Another group of patients for whom treatment should be considered are those patients who have good performance status and whose major morbidity is related to their primary central nervous system lymphoma. For these patients, radiation therapy offers a relatively nonmorbid, easy treatment that can substantially increase quality of life, even if survival is not appreciably prolonged. Even patients with lymphomatous meningitis may benefit from placement of an Ommaya reservoir and treatment with intraventricular methotrexate or cytosine arabinoside. These treatments can generally be given with little morbidity and on an outpatient basis, forestalling the neurologic sequelae from untreated lymphoma.
It may be most important to distinguish primary central nervous system lymphoma in the patient with AIDS from metastases to the central nervous system from a systemic lymphoma. Because patients with AIDS and systemic lymphoma are often not as severely immunosuppressed (at an earlier stage of HIV disease) as those with primary central nervous system lymphoma, treatment (including chemotherapy) of selected patients with AIDS and systemic lymphoma can result in remission and potential prolongation of survival.
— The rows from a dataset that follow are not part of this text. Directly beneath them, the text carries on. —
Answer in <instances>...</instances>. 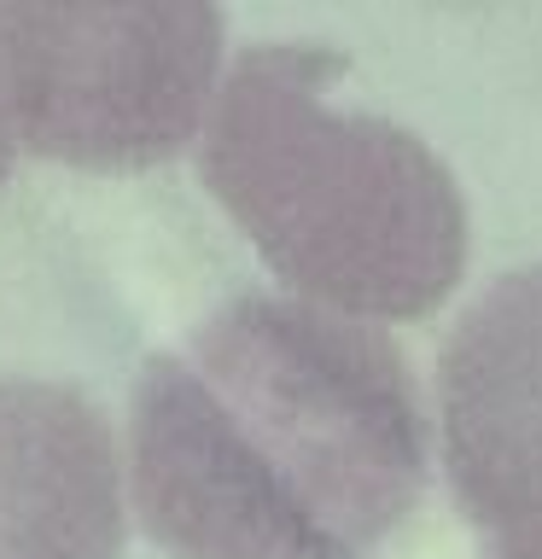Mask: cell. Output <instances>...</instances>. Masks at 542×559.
<instances>
[{
  "label": "cell",
  "instance_id": "1",
  "mask_svg": "<svg viewBox=\"0 0 542 559\" xmlns=\"http://www.w3.org/2000/svg\"><path fill=\"white\" fill-rule=\"evenodd\" d=\"M122 454L175 559H374L426 501L432 419L385 326L245 292L140 367Z\"/></svg>",
  "mask_w": 542,
  "mask_h": 559
},
{
  "label": "cell",
  "instance_id": "2",
  "mask_svg": "<svg viewBox=\"0 0 542 559\" xmlns=\"http://www.w3.org/2000/svg\"><path fill=\"white\" fill-rule=\"evenodd\" d=\"M199 175L286 297L344 321H420L467 274L455 169L374 111L327 41H257L227 64Z\"/></svg>",
  "mask_w": 542,
  "mask_h": 559
},
{
  "label": "cell",
  "instance_id": "3",
  "mask_svg": "<svg viewBox=\"0 0 542 559\" xmlns=\"http://www.w3.org/2000/svg\"><path fill=\"white\" fill-rule=\"evenodd\" d=\"M17 152L140 175L204 140L227 82L216 7H0Z\"/></svg>",
  "mask_w": 542,
  "mask_h": 559
},
{
  "label": "cell",
  "instance_id": "4",
  "mask_svg": "<svg viewBox=\"0 0 542 559\" xmlns=\"http://www.w3.org/2000/svg\"><path fill=\"white\" fill-rule=\"evenodd\" d=\"M437 431L472 524L490 536L542 524V262L502 274L449 326Z\"/></svg>",
  "mask_w": 542,
  "mask_h": 559
},
{
  "label": "cell",
  "instance_id": "5",
  "mask_svg": "<svg viewBox=\"0 0 542 559\" xmlns=\"http://www.w3.org/2000/svg\"><path fill=\"white\" fill-rule=\"evenodd\" d=\"M129 454L94 396L0 379V559H122Z\"/></svg>",
  "mask_w": 542,
  "mask_h": 559
},
{
  "label": "cell",
  "instance_id": "6",
  "mask_svg": "<svg viewBox=\"0 0 542 559\" xmlns=\"http://www.w3.org/2000/svg\"><path fill=\"white\" fill-rule=\"evenodd\" d=\"M17 157V129H12V82H7V35H0V181H7Z\"/></svg>",
  "mask_w": 542,
  "mask_h": 559
},
{
  "label": "cell",
  "instance_id": "7",
  "mask_svg": "<svg viewBox=\"0 0 542 559\" xmlns=\"http://www.w3.org/2000/svg\"><path fill=\"white\" fill-rule=\"evenodd\" d=\"M490 559H542V524L496 536V554H490Z\"/></svg>",
  "mask_w": 542,
  "mask_h": 559
}]
</instances>
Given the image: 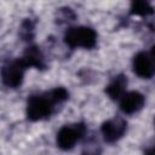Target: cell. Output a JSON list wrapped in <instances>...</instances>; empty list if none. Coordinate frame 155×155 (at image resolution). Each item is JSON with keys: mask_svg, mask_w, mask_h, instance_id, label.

Thus, the approach and decision algorithm for these patients may be different than it is for patients with primary central nervous system lymphoma.
Primary central nervous system lymphoma is a disease whose incidence is dramatically increasing in both immunocompetent patients and patients with AIDS. Clinically and biologically, however, primary central nervous system lymphoma appears to differ relative to the host population. For immunocompetent patients, new developments in the effective use of chemotherapy with or without radiation appear to be changing the natural history of the disease and substantially prolonging life. Efforts are under way to develop rational drug and radiation regimens to treat this disease more effectively and to test them in randomized trials. For patients with AIDS-associated primary central nervous system lymphoma, however, the prognosis remains dismal. Although treatment may prolong survival in selected patients and improve neurologic morbidity in others, the overall outcome is poor. Improvement of the prognosis of these patients will first require advances in controlling the progression of HIV disease.